Directed by Benny Boom.
Starring Demetrius Shipp Jr, Jamal Woolard, Danai Gurira, Kat Graham, Jamie Hector, Lauren Cohan, Dominic L. Santana, Grace Gibson, and Harold House Moore.
SYNOPSIS:
The true and (supposedly) untold story of the prolific rapper, poet, and actor Tupac Shakur.
Did you know Tupac took up ballet when he was a teenager? Did you know that he dated the daughter of the local chapter of the Communist Party USA? Did you know that Tupac’s rap career began as a roadie and as a background dancer to Digital Underground?
The answers to those questions should be in this biopic. A film with the subtitle: ‘The Untold Story of Tupac Shakur’ one would expect some interesting anecdotes. Instead, the film offers an inane and uninspiring biopic that’s more interested in skimming over his life, briefly looking at some details, and project the public image that many are already acquainted with.
Tupac (Demetrius Shipp Jr.) is introduced as an inmate at a high-security State Penitentiary, being interviewed by someone credited as Interviewer (Hill Harper). Tupac tells him (us) about his early years in the East Harlem projects. First, how his mother (Danai Gurira), a Black Panther, was pregnant with Tupac at the time of her release. Then, he tells him (us) of his relationship with his activist step-father Mutulu (Jamie Hector), who showed the young Tupac of the institutionalised racism, further intellectualised (briefly) by his mother. And then, before the film has the chance to deal with this big matter, it leaps ahead to the next moment in Tupac’s life. Throughout the film suffers from this ploughing through the early years of Tupac’s life, believing it’s his later years that audiences would only be interested in.
Jada Pinkett (Kat Graham), Will Smith’s now-wife, had a tremendous impact on Tupac’s life. It was a friendship and a bond that Tupac proclaimed that he had never felt with another human being. Criminally, this relationship is shown in three very short scenes: when they first meet; when Tupac recites a poem to Jada; and when he tells her that he has to leave for California.
This negligence is more frustrating when the film, much later on, decides to pause the biopic structure for 5 minutes and changes into a concert video. At 2 hours and 2 minutes, the film shouldn’t have time for this sort of thing. The film rushes past all the personal strife and focuses too much attention on the glitz and glam; stuff that many people would already know going into this.

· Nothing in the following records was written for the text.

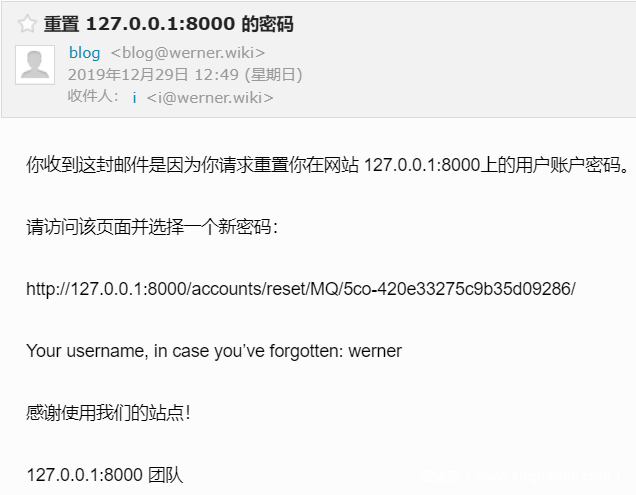 Django重置密码邮件 Django重置密码邮件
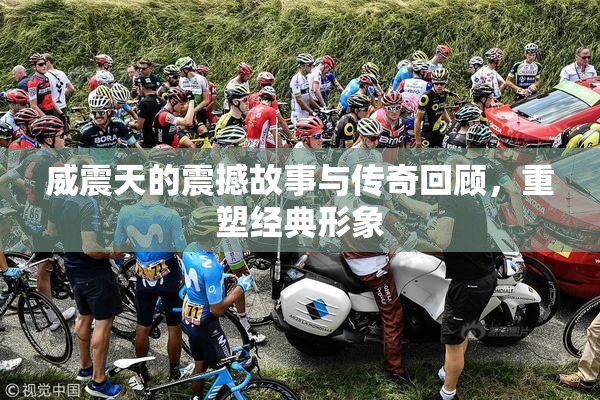 威震天的震撼故事与传奇回顾，重塑经典形象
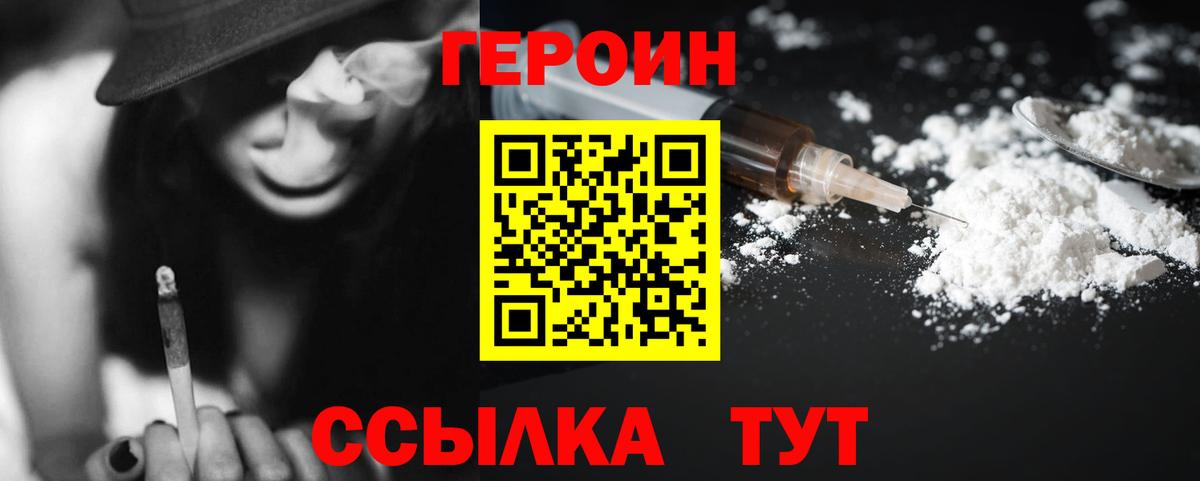 Видное  ГЕРОИН Heroin  Вход с VPN 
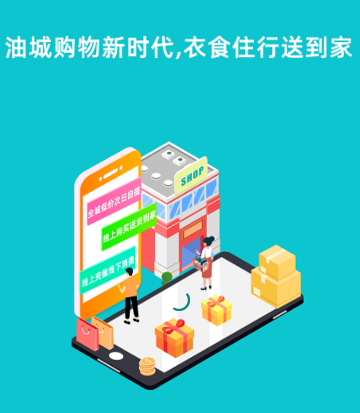 东商到家app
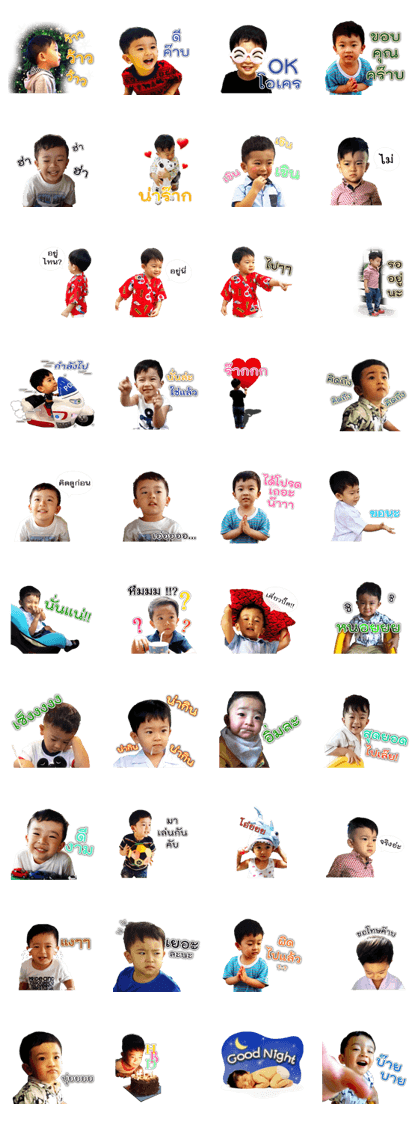 Volk The Little Boy 1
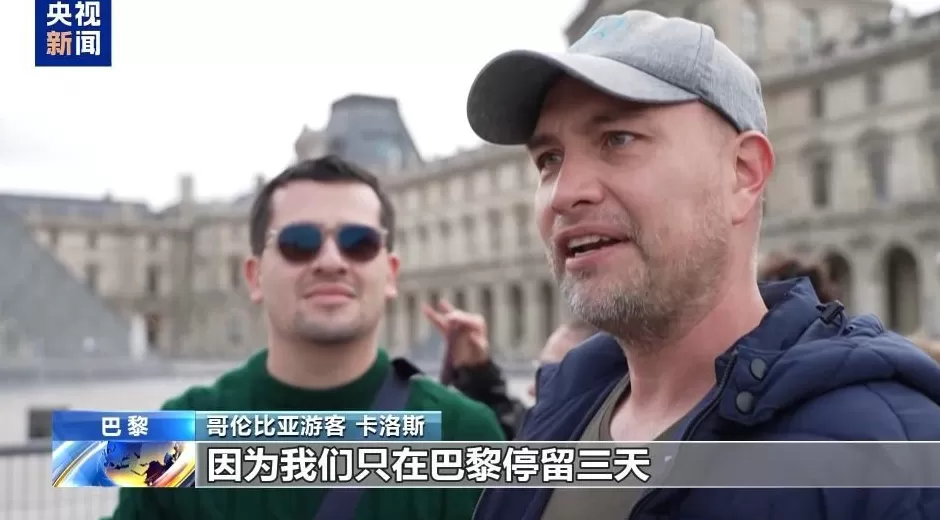 法国卢浮宫继续闭馆司法部长承认安保存隐患-第3张图片-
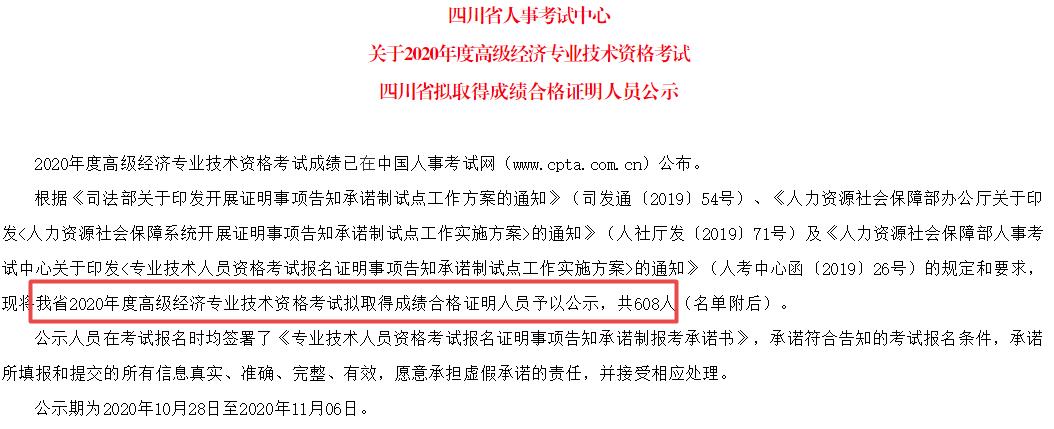 四川高級經濟師合格名單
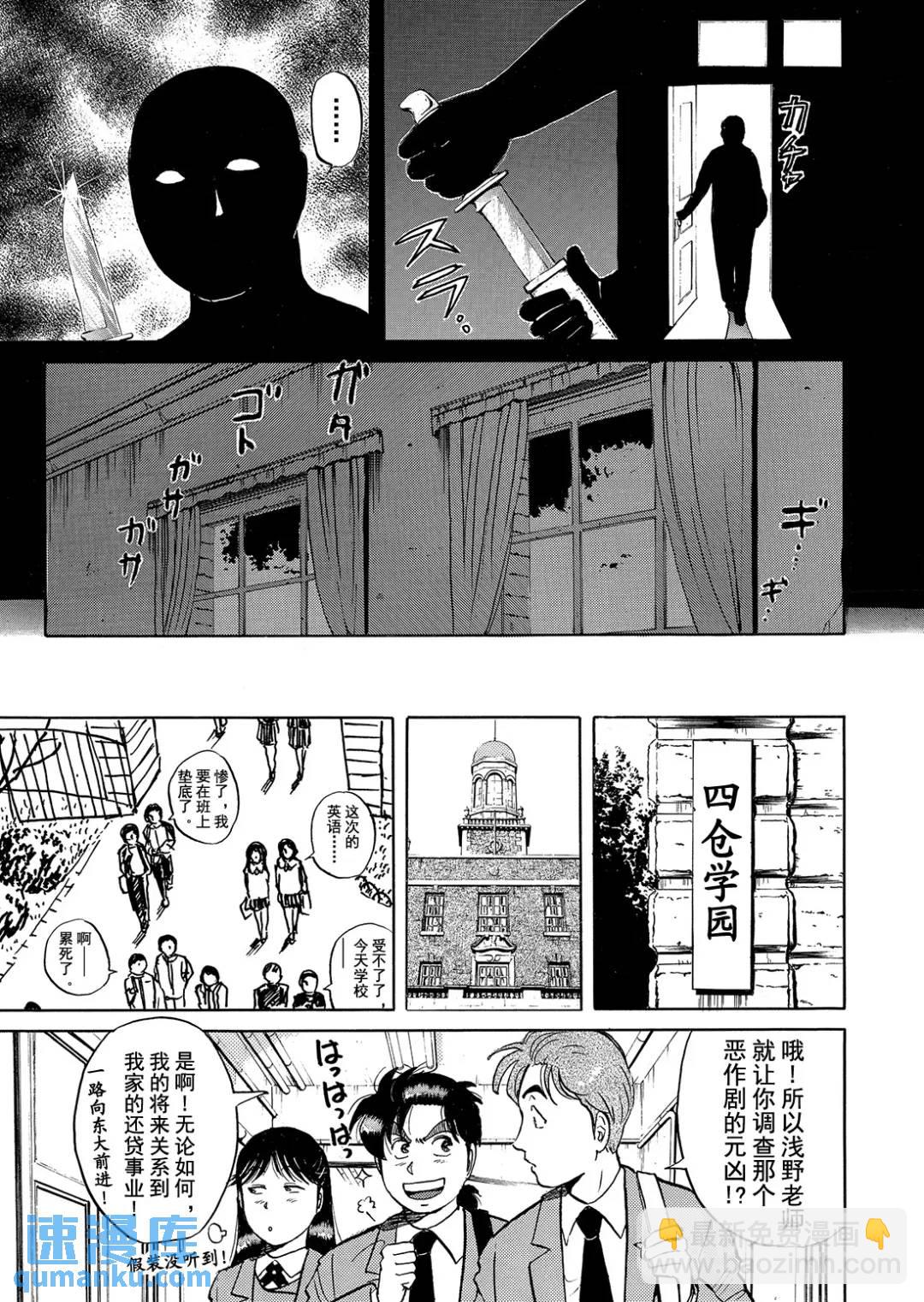 绞首学园杀人事件④-第48话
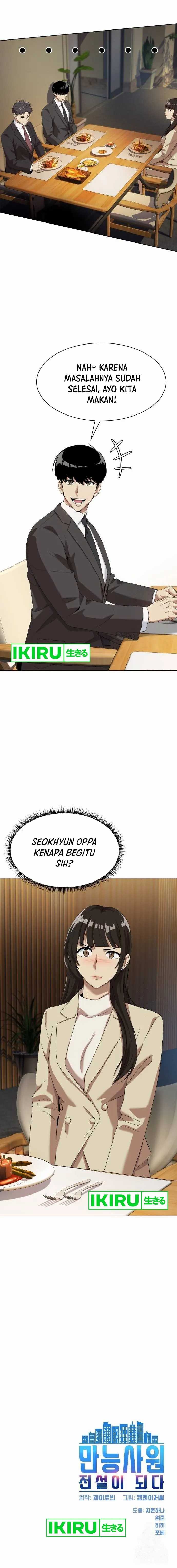 Becoming a Legendary Ace Employee - Chapter 70 - Page 12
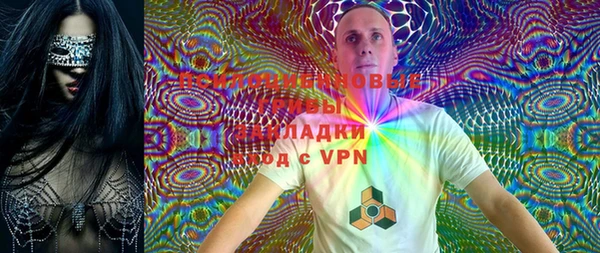 а пвп мука Туринск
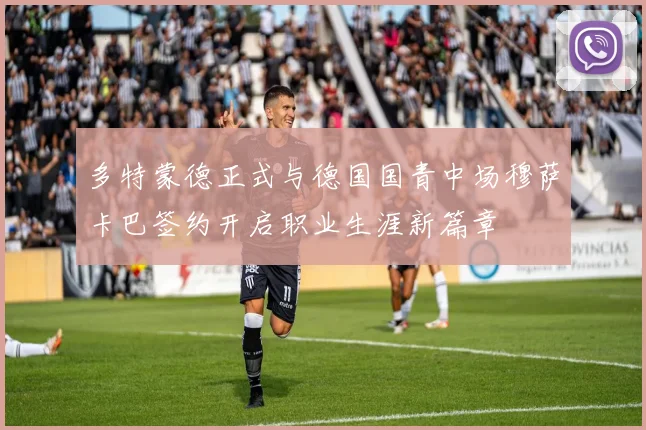 多特蒙德正式与德国国青中场穆萨卡巴签约开启职业生涯新篇章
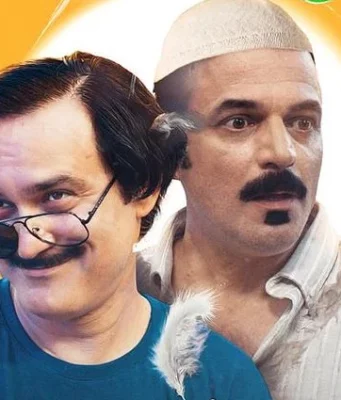 Geniş Aile 5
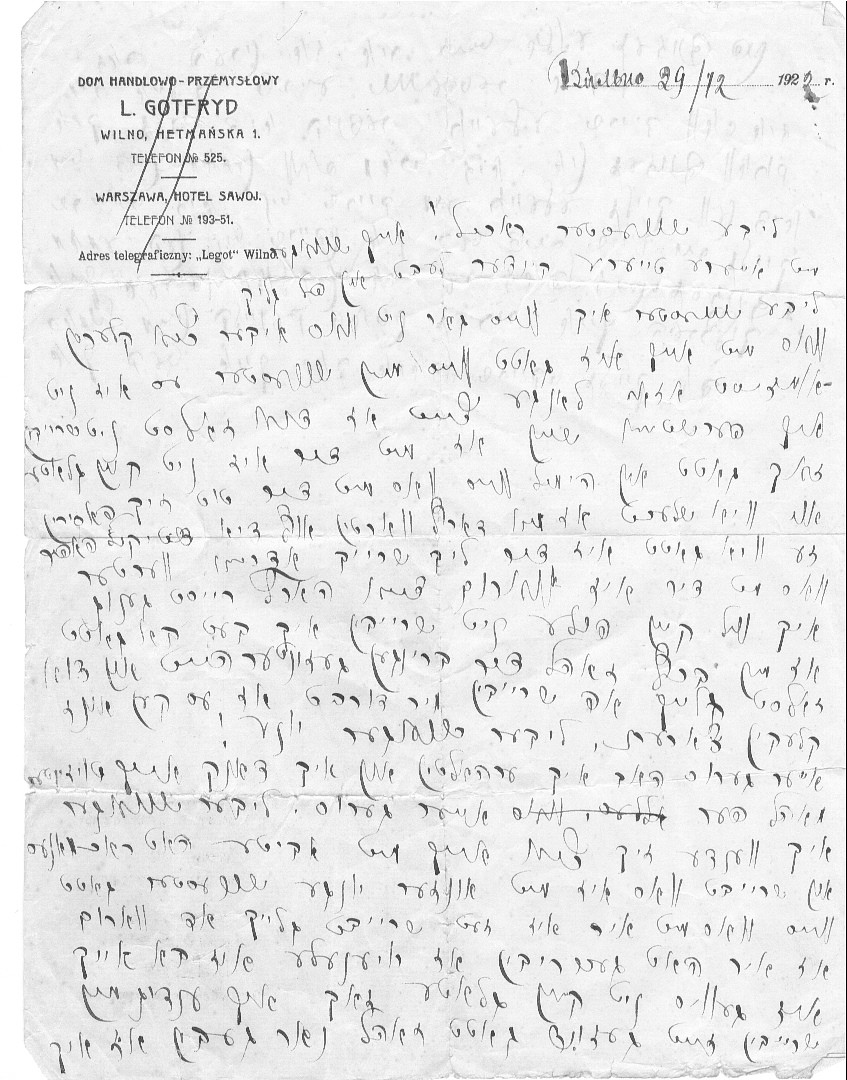 VM1584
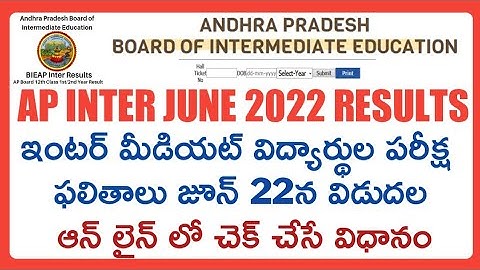HOW TO CHECK AP INTERMEDIATE RESULTS IN ONLINE 2022 | AP INTER RESULTS RELEASED IN 2022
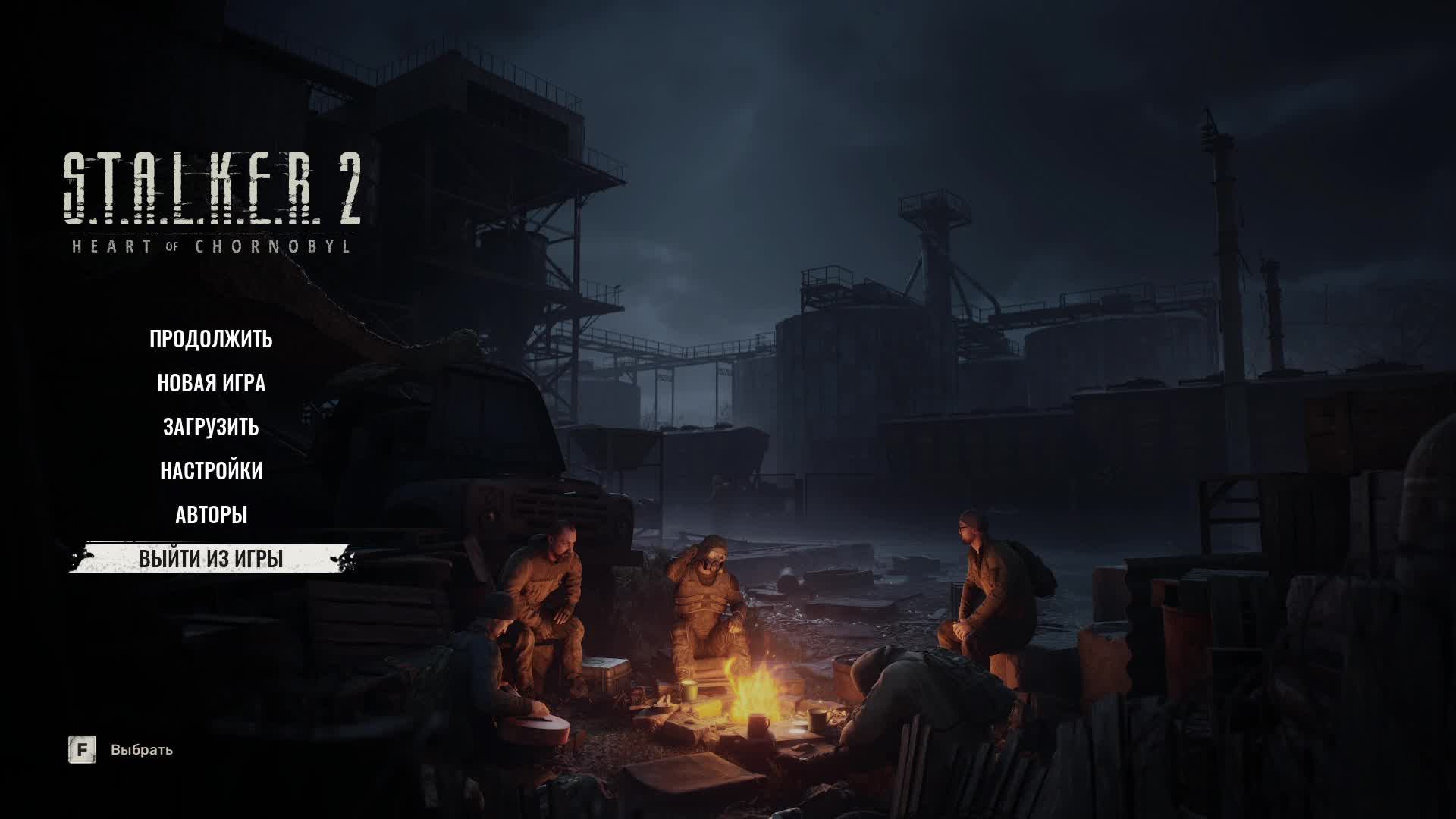 S.T.A.L.K.E.R. 2: Heart of Chernobyl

It doesn’t help matters when the other actors portraying equally prolific individuals are questionable. Suge Knight (Dominic L. Santana) has been sanitised to a faux-gangster portrayal. (Knight was given a better, and more terrifying, portrayal in Straight Outta Compton). Biggie (Jamal Woolard) is hardly in it. Finally, there is Jarrett Ellis’ terrific impression of Snoop Dogg. The voice work is impeccable, but Snoop’s relaxed vocals are so iconic in popular culture that hearing that voice come out of a skinny, non-Snoop-looking-Snoop does no-one any favours. Audiences will chuckle at disbelief – not discrediting the voicework (far from it), but simply how good it is in an otherwise poorly structured, poorly written, and irritatingly cheesy film.
All Eyez on Me plays out like a supercut of a much better TV show. It skips past all the interesting chapters in Tupac’s life, cherry picks what to cover, and chooses to focus on the public persona. Before you’ve finished your Coke, Tupac is already touring as a rapper with Digital Underground. No-one will learn anything new – well, maybe that Tupac got the role in Juice due to a scheduling conflict.